Die Schüler der Christlichen Wissenschaft müssen darauf achten, daß sie die Bibel sowie Wissenschaft und Gesundheit mit Schlüssel zur Heiligen Schrift und die andern Werke unsrer Führerin nicht aus bloßem intellektuellen Interesse studieren. Sie dürfen gegenüber der Notwendigkeit, das göttliche Prinzip der Christlichen Wissenschaft auch werktätig zu beweisen, nicht gleichgültig werden. Mancher glaubt, das einfache Lesen werde ihn zur geistigen Erkenntnis führen, denn er stimmt ja doch Mrs. Eddys logischen Darlegungen der Wahrheit bei. Aber dem ist nicht immer so. Auf Seite 323 unsres Lehrbuchs lesen wir: „Um mehr erfassen zu können, müssen wir das betätigen, was wir schon wissen. Wir müssen daran denken, daß Wahrheit demonstrierbar ist, wenn man sie verstanden hat, und daß das Gute nicht verstanden ist, bis es demonstriert ist.” Die beständige Forderung des Prinzips lautet: „Beweise mich jetzt!” Es ist stets „jetzt,” und die Gelegenheit besteht allezeit, die Bereitschaft und Macht Gottes werktätig darzutun — ja die liebevolle Fürsorge unsres himmlischen Vaters, der alle unsre Bedürfnisse und diejenigen unsrer Mitmenschen stillt, die nach dem Wasser eines besseren Lebens dürften, als die Materialität ihnen zu geben vermag.
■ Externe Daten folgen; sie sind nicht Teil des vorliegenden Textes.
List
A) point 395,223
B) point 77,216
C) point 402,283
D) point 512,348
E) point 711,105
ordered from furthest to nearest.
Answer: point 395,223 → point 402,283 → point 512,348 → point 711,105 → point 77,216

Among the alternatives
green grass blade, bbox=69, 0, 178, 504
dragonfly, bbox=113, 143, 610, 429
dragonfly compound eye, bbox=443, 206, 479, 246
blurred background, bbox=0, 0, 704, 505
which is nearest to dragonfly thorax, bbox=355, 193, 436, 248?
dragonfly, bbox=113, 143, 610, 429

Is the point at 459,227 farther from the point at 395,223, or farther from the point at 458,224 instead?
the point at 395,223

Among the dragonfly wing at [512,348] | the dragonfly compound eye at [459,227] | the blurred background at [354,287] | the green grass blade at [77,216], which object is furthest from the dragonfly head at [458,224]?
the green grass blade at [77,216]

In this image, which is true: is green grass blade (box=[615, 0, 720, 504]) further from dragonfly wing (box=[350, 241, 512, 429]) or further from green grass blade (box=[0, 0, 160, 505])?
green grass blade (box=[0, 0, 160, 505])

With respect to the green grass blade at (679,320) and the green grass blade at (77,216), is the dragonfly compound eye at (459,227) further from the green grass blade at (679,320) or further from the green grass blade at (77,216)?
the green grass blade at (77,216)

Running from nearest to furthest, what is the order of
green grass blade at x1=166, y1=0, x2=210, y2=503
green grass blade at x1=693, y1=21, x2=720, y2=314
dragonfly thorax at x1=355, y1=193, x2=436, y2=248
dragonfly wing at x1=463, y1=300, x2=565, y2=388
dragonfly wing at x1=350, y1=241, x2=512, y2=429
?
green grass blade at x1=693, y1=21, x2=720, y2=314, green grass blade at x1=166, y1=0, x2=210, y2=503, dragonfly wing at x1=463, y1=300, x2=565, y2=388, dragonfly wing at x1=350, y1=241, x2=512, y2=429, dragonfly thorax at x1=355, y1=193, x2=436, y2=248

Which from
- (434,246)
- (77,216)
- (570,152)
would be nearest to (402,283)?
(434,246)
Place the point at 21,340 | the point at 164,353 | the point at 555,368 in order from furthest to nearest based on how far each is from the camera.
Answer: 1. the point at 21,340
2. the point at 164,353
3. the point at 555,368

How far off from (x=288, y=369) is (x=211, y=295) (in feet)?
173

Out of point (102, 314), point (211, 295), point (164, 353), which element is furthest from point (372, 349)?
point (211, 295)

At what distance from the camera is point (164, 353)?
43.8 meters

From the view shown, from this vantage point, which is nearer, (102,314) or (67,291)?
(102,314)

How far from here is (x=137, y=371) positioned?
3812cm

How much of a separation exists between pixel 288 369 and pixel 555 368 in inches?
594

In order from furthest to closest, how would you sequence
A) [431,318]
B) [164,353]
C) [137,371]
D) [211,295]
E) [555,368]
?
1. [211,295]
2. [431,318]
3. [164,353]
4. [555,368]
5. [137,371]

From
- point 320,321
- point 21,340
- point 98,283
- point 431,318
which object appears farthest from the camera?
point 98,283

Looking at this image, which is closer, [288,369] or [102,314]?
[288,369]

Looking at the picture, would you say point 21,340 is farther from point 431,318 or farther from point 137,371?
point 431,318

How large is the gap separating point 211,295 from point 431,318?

Paulus hatte sich in seinen jüngeren Jahren gewiß sehr viel mit dem Studium des alten Testaments und der schulmäßigen Theologie seiner Zeit befaßt. Als er die Lehren Jesu zu lieben und anzuwenden gelernt hatte, verglich er, aus dem Reichtum seiner geistigen Erfahrung schöpfend, seine frühere Art, die Wahrheit zu suchen, mit seiner neuen Art. In seiner Epistel an die Korinther schreibt er, sein Predigen bestehe nicht „in vernünftigen Reden menschlicher Weisheit, sondern in Beweisung des Geistes und der Kraft.” Er hatte gelernt, daß „der Buchstabe tötet,” und daß „der Geist machet lebendig.” Dies bewahrheitet sich besonders beim Studium der Christlichen Wissenschaft.
Wer angefangen hat, das Licht dieser Wissenschaft in sein Leben scheinen zu lassen, findet in seinem Bewußtsein mehr oder weniger Haß, Neid, Eifersucht, Stolz, unedle Neigungen und manch andre falsche Annahmen, und diese Falschheiten verschwinden nicht einfach dadurch, daß er dem Buchstaben der Christlichen Wissenschaft beistimmt. Er sieht wohl nicht sofort ein, daß diejenigen, die das Prinzip der Christlichen Wissenschaft erfolgreich demonstrieren, nur in dem Maße geistig vorgeschritten sind, wie sie dieses Prinzip getreulich zur Reinigung ihres eignen Bewußtseins angewandt und dadurch die Übel, die das Wachstum und das Reifen eines christusgleichen Charakters aufhalten möchten, überwunden haben. Der aufrichtige Schüler der Christlichen Wissenschaft lernt gar bald, daß Erfolg im Studium dieser Lehre allein durch ein unentwegtes Verharren in der Wahrheit erzielt werden kann. Diese Erkenntnis führt ihn zum Heilungswerk, bei dem er reichlich Gelegenheit findet, das Gelernte zu beweisen.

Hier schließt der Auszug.